Opened on September 23, 1985, it was the first burial site outside of the cathedral itself. The reason for the construction was twofold: it had been Frederick IX’s wish to be buried outside the cathedral, in view of Roskilde Fjord (the king was a keen sailor and closely connected to the navy), and in any case there was no space left in the chapel of Christian IX. It was only on the king’s death in January 1972 that debate was opened on how his wish could be granted. A meeting was held in May of the same year, involving the municipality, the parochial church council, the National Museum of Denmark, and a foundation for building and landscaping culture. In 1974 a discussion paper was presented, which spelled out how the area would be preserved and the new burial site established. There was some opposition from members of the parochial council, who insisted that the tradition of burying monarchs inside the cathedral be upheld. The zoning plan for the area was finished in 1982 and work on the burial site could begin.

The burial site was designed by architect Vilhelm Wohlert in cooperation with Inger and Johannes Exner, and consists of a simple, uncovered brick octagon with a bronze gate designed by Sven Havsteen-Mikkelsen. The gravestone was cut from Greenlandic granite by sculptor Erik Heide, though the grave was not sealed permanently until the burial of Queen Ingrid in 2000. At the wish of Queen Ingrid, the grounds of the burial site are covered in wild vines and plants from throughout the kingdom.
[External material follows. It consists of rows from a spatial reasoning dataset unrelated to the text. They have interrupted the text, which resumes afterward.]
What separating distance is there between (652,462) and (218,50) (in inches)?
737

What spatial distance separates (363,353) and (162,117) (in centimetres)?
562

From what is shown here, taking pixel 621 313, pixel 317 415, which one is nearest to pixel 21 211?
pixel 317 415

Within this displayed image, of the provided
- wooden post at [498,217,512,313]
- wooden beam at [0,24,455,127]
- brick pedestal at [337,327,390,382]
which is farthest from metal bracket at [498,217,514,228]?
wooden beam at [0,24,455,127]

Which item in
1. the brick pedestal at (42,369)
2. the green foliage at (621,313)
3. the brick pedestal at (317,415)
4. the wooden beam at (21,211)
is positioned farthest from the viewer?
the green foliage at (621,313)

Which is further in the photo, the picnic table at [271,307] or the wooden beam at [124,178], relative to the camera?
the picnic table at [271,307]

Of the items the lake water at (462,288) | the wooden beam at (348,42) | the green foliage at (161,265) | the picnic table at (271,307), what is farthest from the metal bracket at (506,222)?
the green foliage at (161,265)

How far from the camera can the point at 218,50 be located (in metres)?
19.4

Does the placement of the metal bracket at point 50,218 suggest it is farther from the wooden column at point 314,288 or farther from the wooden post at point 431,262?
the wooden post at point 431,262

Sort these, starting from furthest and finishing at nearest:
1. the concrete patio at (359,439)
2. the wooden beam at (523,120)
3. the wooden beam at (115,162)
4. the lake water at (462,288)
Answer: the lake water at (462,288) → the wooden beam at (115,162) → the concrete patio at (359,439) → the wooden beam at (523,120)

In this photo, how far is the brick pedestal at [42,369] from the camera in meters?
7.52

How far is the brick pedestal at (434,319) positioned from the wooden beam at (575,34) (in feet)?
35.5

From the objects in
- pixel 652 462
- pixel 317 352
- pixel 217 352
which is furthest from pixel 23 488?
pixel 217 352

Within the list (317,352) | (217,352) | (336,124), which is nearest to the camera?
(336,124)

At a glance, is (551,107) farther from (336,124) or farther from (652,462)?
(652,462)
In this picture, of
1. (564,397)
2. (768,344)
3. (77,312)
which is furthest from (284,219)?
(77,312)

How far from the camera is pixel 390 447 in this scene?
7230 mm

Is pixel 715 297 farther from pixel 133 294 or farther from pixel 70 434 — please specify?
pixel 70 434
Estrid Svendsdatter (d. between 1057 & 1073) was widely believed to have been buried in the northeastern pier, but a DNA test in 2003 dispelled the myth as the remains belonged to a woman much too young to be Estrid Svendsdatter. The new theory is that the sign on the pier refers to Margareta Hasbjornsdatter, who was also known as Estrid and who married Harald III Hen, the son of Sweyn Estridsen. In the southwestern pillar lie the remains of two bishops, Asser and William.

Since 1987, the cathedral has been home to one of Denmark’s leading boys’ choirs, the Roskilde Cathedral Boys’ Choir. The choir is a key resource in parish youth work. All choristers go to normal school but meet 2-3 times a week to rehearse. Every second year the choir travels abroad to different destinations, such as New Zealand, Scandinavia, England, Greenland, France, and Canada.

In 1554 a new organ built by Herman Raphaelis (also known as Hermann Rodensteen) was donated to the cathedral for services. It was updated/enlarged in 1611, 1654, the 1690s (?), 1833, 1926 and the 1950s. During the 1980s tonal and technical problems became apparent. A thorough investigation—and the presence in the instrument of a considerable quantity of 16- and 17th-century pipework—led to the decision to re-create a classical Danish organ of the 17th century. This work was carried out by Marcussen & Son and completed in 1991.